Investment Of The Year: Crude Oil
2009 has been a major year for the financial markets. At the beginning of 2009, the financial world almost came to a standstill, yet by the end of year the financial markets saw some of the strongest trends over the last few decades.
The word of the year was “credit crisis”, which before 2009 for many was just a term that appeared in academic lectures from time to time. Unfortunately, now we all know the true meaning of a credit crisis.
The following is a review of how the main asset classes have performed in 2009, the year affected by sub-prime, credit crisis, risk-aversion, bailouts and central bank quantative easing programs.
As seen in the attached chart, from the beginning of the year, crude oil surged 86%, being the crown performer for 2009. Not only did crude oil have a strong year, but the entire range of commodities did very well. The CRB Index, which tracks the performance of 19 commodities, gained 35% in 2009, being the second best performer of 2009.
The third place spot on the podium goes to the S&P index, which gained 26%. However, the U.S. equity index was in a strong recovery mode since March 2009, gaining 60%, in one of the strongest moves of the last few decades. Since 1988, the S&P index median annual return is approximately 11%, and over this period, the index beat 2009’s 26% performance on only 6 occasions (1989, 1991, 1995, 1997, 1998 and 2003). A conclusion would be that, despite the credit crisis, the equity market had a strong year.

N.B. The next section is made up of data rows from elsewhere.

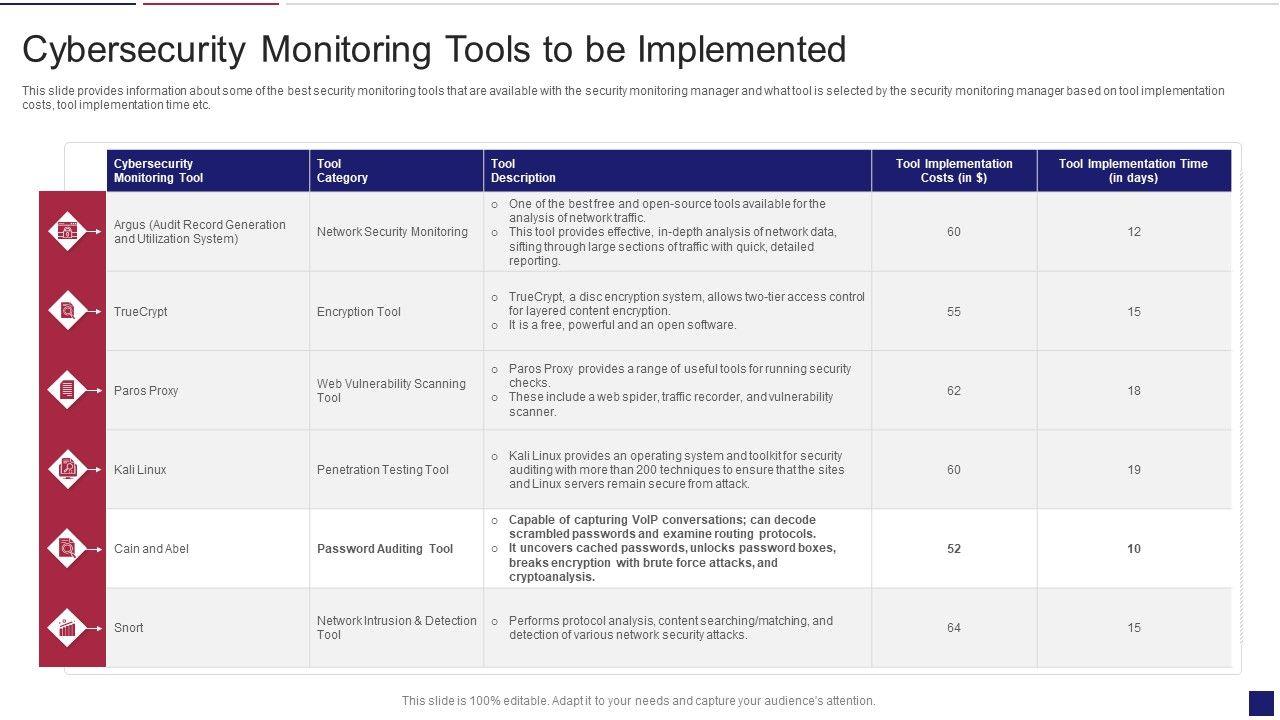 Cybersecurity Monitoring Tools to be Implemented

This slide provides information about some of the best security monitoring tools that are available with the security monitoring manager and what tool is selected by the security monitoring manager based on tool implementation costs, tool implementation time etc.

| Cybersecurity Monitoring Tool | Tool Category | Tool Description | Tool Implementation Costs (in $) | Tool Implementation Time (in days) |
|---|---|---|---|---|
| Argus (Audit Record Generation and Utilization System) | Network Security Monitoring | o One of the best free and open-source tools available for the analysis of network traffic. o This tool provides effective, in-depth analysis of network data, sifting through large sections of traffic with quick, detailed reporting. | 60 | 12 |
| TrueCrypt | Encryption Tool | o TrueCrypt, a disc encryption system, allows two-tier access control for layered content encryption. o It is a free, powerful and an open software. | 55 | 15 |
| Paros Proxy | Web Vulnerability Scanning Tool | o Paros Proxy provides a range of useful tools for running security checks. o These include a web spider, traffic recorder, and vulnerability scanner. | 62 | 18 |
| Kali Linux | Penetration Testing Tool | o Kali Linux provides an operating system and toolkit for security auditing with more than 200 techniques to ensure that the sites and Linux servers remain secure from attack. | 60 | 19 |
| Cain and Abel | Password Auditing Tool | o Capable of capturing VoIP conversations; can decode scrambled passwords and examine routing protocols. o It uncovers cached passwords, unlocks password boxes, breaks encryption with brute force attacks, and cryptoanalysis. | 52 | 10 |
| Snort | Network Intrusion & Detection Tool | o Performs protocol analysis, content searching/matching, and detection of various network security attacks. | 64 | 15 |

This slide is 100% editable. Adapt it to your needs and capture your audience's attention.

Turning to individual sectors, basic material companies posted the strongest gains throughout 2009, gaining 51%. This is not a big surprise, judging from the returns posted by commodities. Following basic materials were technology shares, which advanced 40%. This explains why the tech-driven NASDAQ index had outperformed the DJIA and the S&P 500 indexes throughout the year.
Turning to the currency market, the aussie was the king of the hill in 2009. The Aud/Usd was driven by strong fundamental data, including strong demand for Australian commodities coming from China, and the interest rate differential from a central bank that was determined to hike rates. However, it has been clearly seen that the last month of 2009 was dominated by the dollar, in a trend that will probably continue through 2010.